Patients are reeling with the news that they may have to travel to the mainland now that their transplant surgeries have been called off.
35-year-old Esther Aiolupotea was diagnosed with an aggressive form of leukemia in November. She had been cancer free for five years and was prepared to battle again.
She was set to begin a 7-day regimen of high dose chemotherapy and then a bone marrow transplant Monday. Her doctor broke the bad news two days ago: the transplant can't happen in Hawaii now that the Hawaii Medical Center has decided to shut its doors.
"I pray every day. I am not on chemo and I still have leukemia. So it can easily spread rapidly," said Aiolupotea. I am just living one day at a time and praying for a miracle.?
The Kalihi mom wants nothing more than to heal for her children. But now she's caught in this unfortunate situation. She hopes to know Friday if her insurance will cover the transplant in Seattle. Across town, the Hawaii Bone Marrow Registry held its last drive of the year. At this Ward Starbucks location alone over the past two years, it has registered 1000 potential donors. As part of a national organization recruiters assured they will still hold bone marrow drives and fundraisers. but they are trying to partner with other hospitals.
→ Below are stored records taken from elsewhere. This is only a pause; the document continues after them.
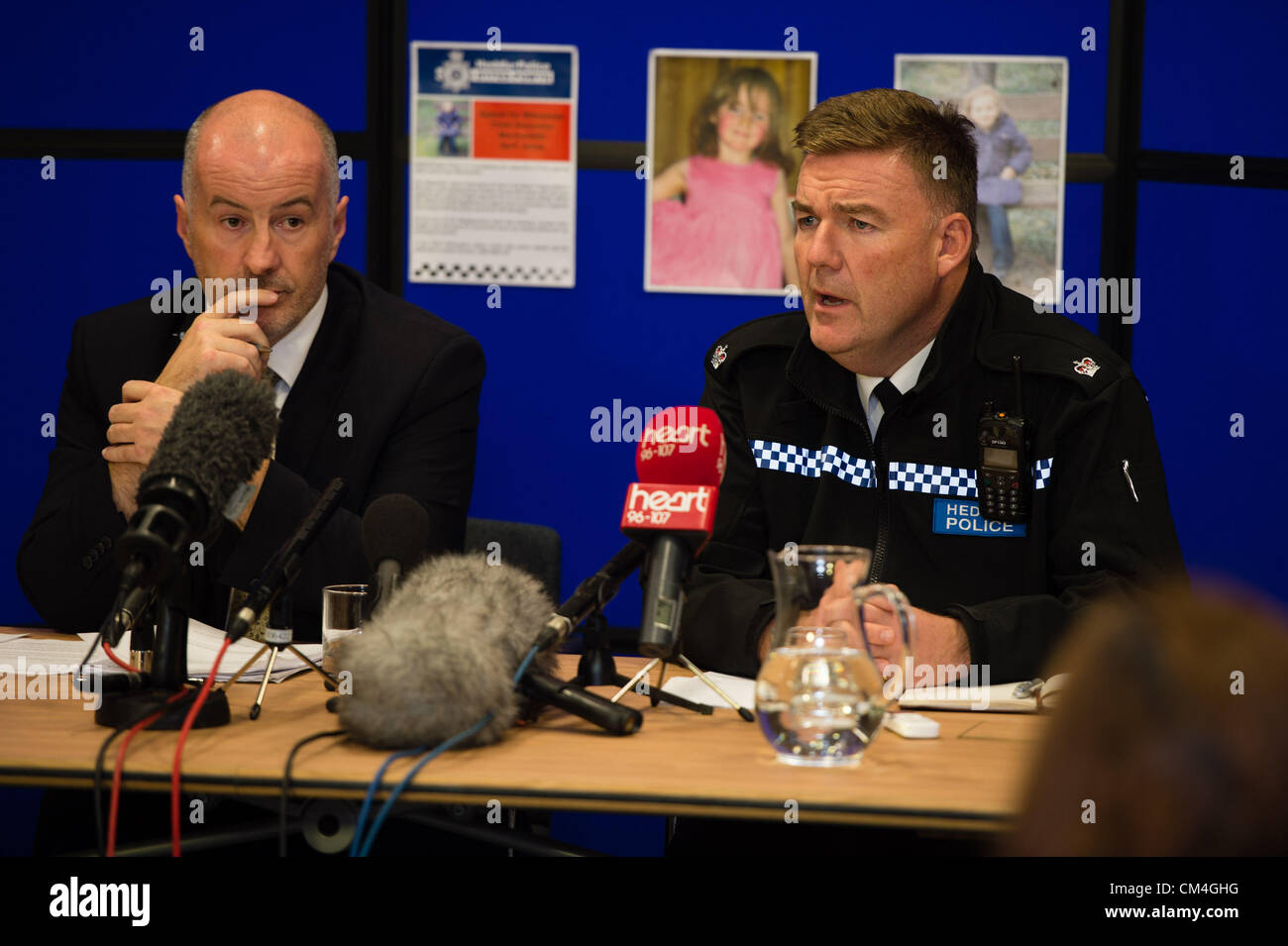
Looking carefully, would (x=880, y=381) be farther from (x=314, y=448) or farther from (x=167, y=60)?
(x=167, y=60)

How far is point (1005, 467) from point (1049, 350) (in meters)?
0.24

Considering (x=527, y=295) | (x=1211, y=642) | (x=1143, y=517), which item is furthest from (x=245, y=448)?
(x=527, y=295)

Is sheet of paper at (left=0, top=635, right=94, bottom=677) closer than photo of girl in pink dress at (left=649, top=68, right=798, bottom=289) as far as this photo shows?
Yes

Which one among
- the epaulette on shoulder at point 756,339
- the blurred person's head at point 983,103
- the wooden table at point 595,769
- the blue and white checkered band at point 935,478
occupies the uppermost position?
the blurred person's head at point 983,103

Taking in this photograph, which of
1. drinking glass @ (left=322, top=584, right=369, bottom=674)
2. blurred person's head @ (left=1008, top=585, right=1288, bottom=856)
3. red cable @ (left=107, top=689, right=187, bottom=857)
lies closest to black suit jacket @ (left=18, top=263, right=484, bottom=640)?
drinking glass @ (left=322, top=584, right=369, bottom=674)

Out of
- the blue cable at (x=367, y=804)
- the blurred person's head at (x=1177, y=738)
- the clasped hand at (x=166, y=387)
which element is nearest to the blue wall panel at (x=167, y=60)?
the clasped hand at (x=166, y=387)

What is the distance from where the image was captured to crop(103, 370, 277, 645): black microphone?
4.63 ft

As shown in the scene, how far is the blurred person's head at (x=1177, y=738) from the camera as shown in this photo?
530mm

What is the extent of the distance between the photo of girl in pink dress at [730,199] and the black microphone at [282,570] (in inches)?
71.4

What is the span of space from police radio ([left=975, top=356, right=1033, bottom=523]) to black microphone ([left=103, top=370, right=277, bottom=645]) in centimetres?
119

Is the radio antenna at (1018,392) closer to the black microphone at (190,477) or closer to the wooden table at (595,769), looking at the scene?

"We started scrambling since Friday and looking into different options and we have been very busy," said Roy Yonashiro.
He does lament the loss of the relationship of a transplant team that has stuck it out under various owners.
?The employees stayed on. The staff stayed the doctors stayed on, and that never changed their love for us has never faltered. That is what we are going to miss. Yonashiro said.
The challenge is that like Esther Aiolupotea, donors may have to fly off island. Even with the setbacks of the last few days, this transplant patient is keeping positive. She hopes if she has her surgery soon, she can be back to enjoy bananas in her back yard.
She counts herself lucky that both a brother and sister are matches. She is thankful for the support of her family. And yet, she worries for other dozen or more bone marrow transplant patients who are in the same predicament.